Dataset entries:
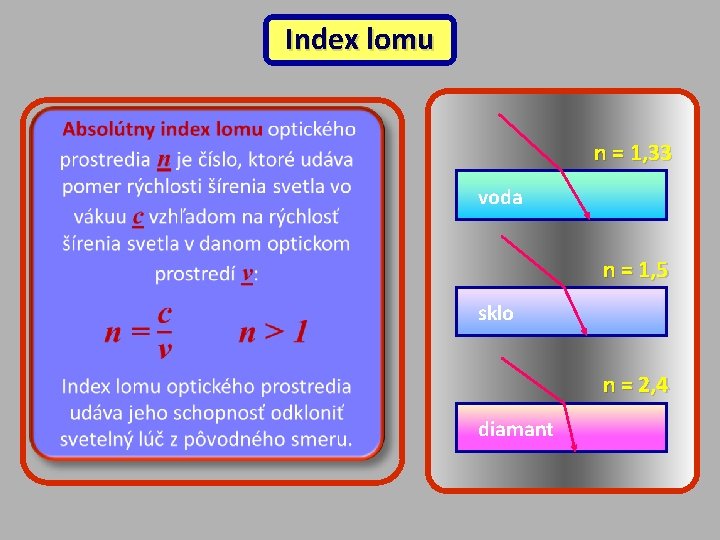 Index lomu

Absolútny index lomu optického prostredia $n$ je číslo, ktoré udáva pomer rýchlosti šírenia svetla vo vákuu $c$ vzhľadom na rýchlosť šírenia svetla v danom optickom prostredí $v$:

$n = \frac{c}{v}$ $n > 1$

Index lomu optického prostredia udáva jeho schopnosť odkloniť svetelný lúč z pôvodného smeru.

n = 1,33
voda

n = 1,5
sklo

n = 2,4
diamant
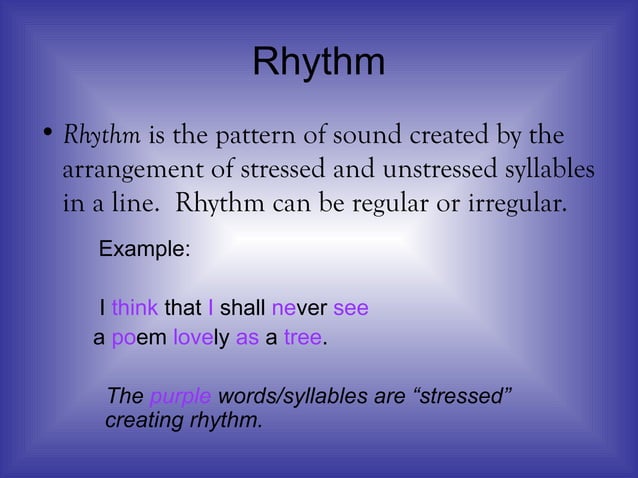 Rhythm

• Rhythm is the pattern of sound created by the arrangement of stressed and unstressed syllables in a line. Rhythm can be regular or irregular.

Example:

I think that I shall never see
a poem lovely as a tree.

The purple words/syllables are “stressed” creating rhythm.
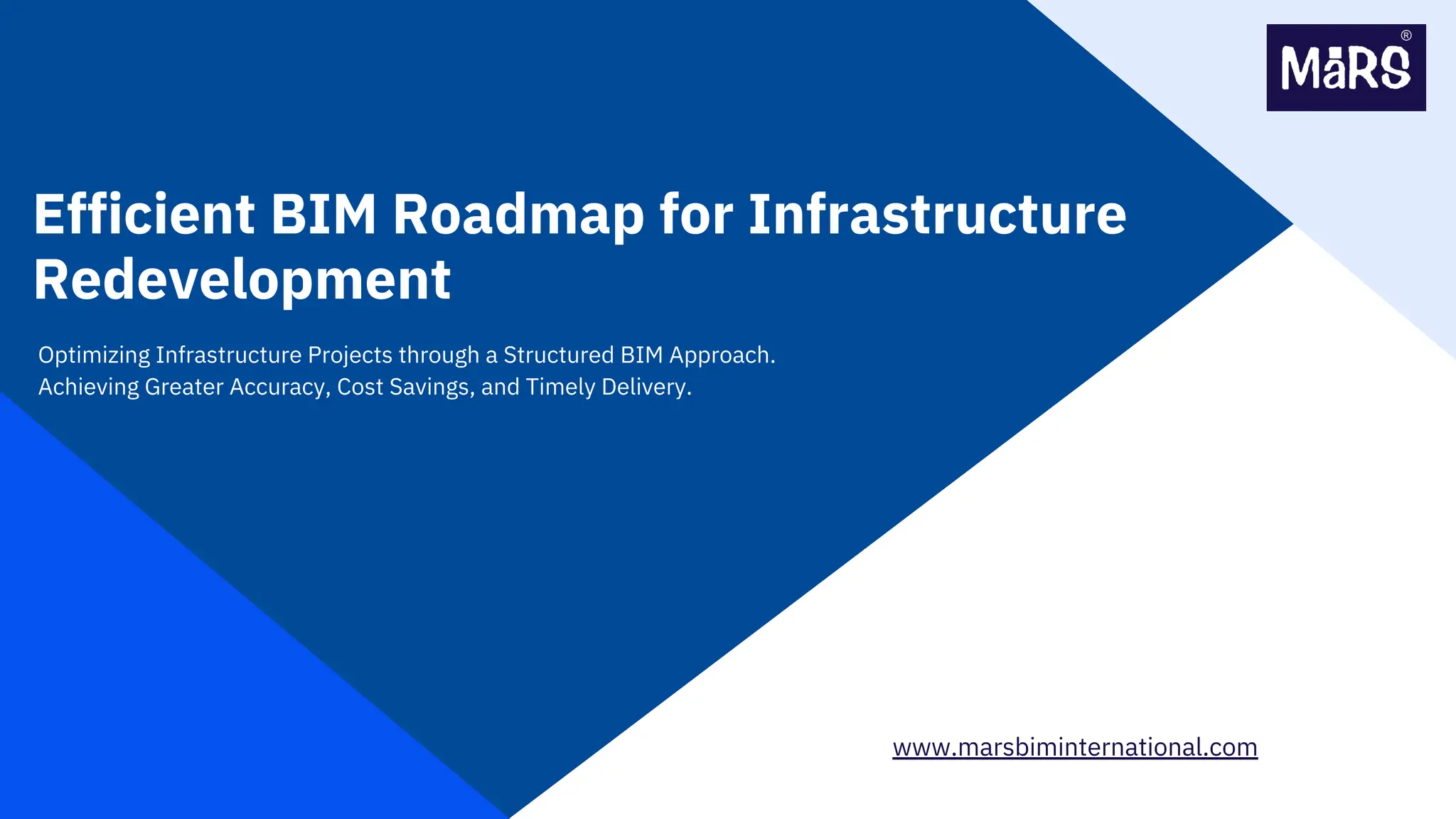 MaRS®

Efficient BIM Roadmap for Infrastructure Redevelopment

Optimizing Infrastructure Projects through a Structured BIM Approach. Achieving Greater Accuracy, Cost Savings, and Timely Delivery.

www.marsbiminternational.com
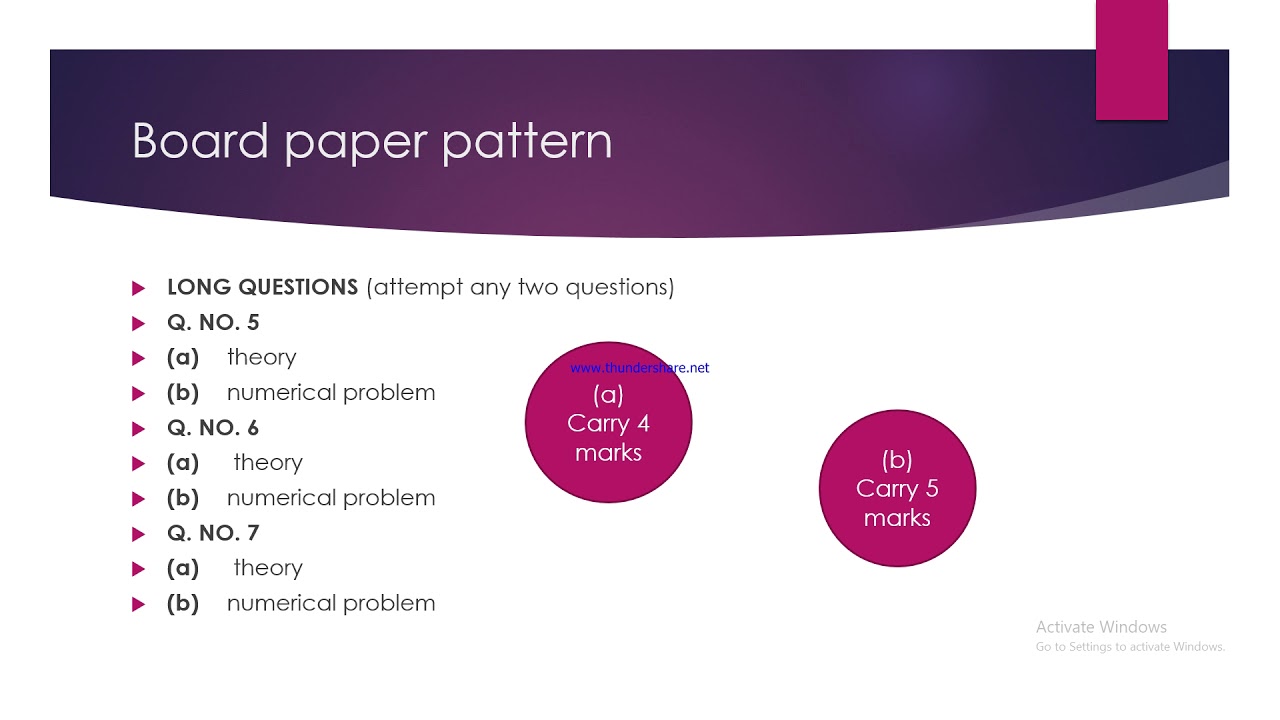 Board paper pattern

LONG QUESTIONS (attempt any two questions)
Q. NO. 5
(a) theory
(b) numerical problem
Q. NO. 6
(a) theory
(b) numerical problem
Q. NO. 7
(a) theory
(b) numerical problem

www.thundershare.net

(a) Carry 4 marks

(b) Carry 5 marks

Activate Windows
Go to Settings to activate Windows.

# Task directions
All of the records must come back exactly as they stand, minus every picture.

# Exercise result
 Index lomu

Absolútny index lomu optického prostredia $n$ je číslo, ktoré udáva pomer rýchlosti šírenia svetla vo vákuu $c$ vzhľadom na rýchlosť šírenia svetla v danom optickom prostredí $v$:

$n = \frac{c}{v}$ $n > 1$

Index lomu optického prostredia udáva jeho schopnosť odkloniť svetelný lúč z pôvodného smeru.

n = 1,33
voda

n = 1,5
sklo

n = 2,4
diamant
 Rhythm

• Rhythm is the pattern of sound created by the arrangement of stressed and unstressed syllables in a line. Rhythm can be regular or irregular.

Example:

I think that I shall never see
a poem lovely as a tree.

The purple words/syllables are “stressed” creating rhythm.
 MaRS®

Efficient BIM Roadmap for Infrastructure Redevelopment

Optimizing Infrastructure Projects through a Structured BIM Approach. Achieving Greater Accuracy, Cost Savings, and Timely Delivery.

www.marsbiminternational.com
 Board paper pattern

LONG QUESTIONS (attempt any two questions)
Q. NO. 5
(a) theory
(b) numerical problem
Q. NO. 6
(a) theory
(b) numerical problem
Q. NO. 7
(a) theory
(b) numerical problem

www.thundershare.net

(a) Carry 4 marks

(b) Carry 5 marks

Activate Windows
Go to Settings to activate Windows.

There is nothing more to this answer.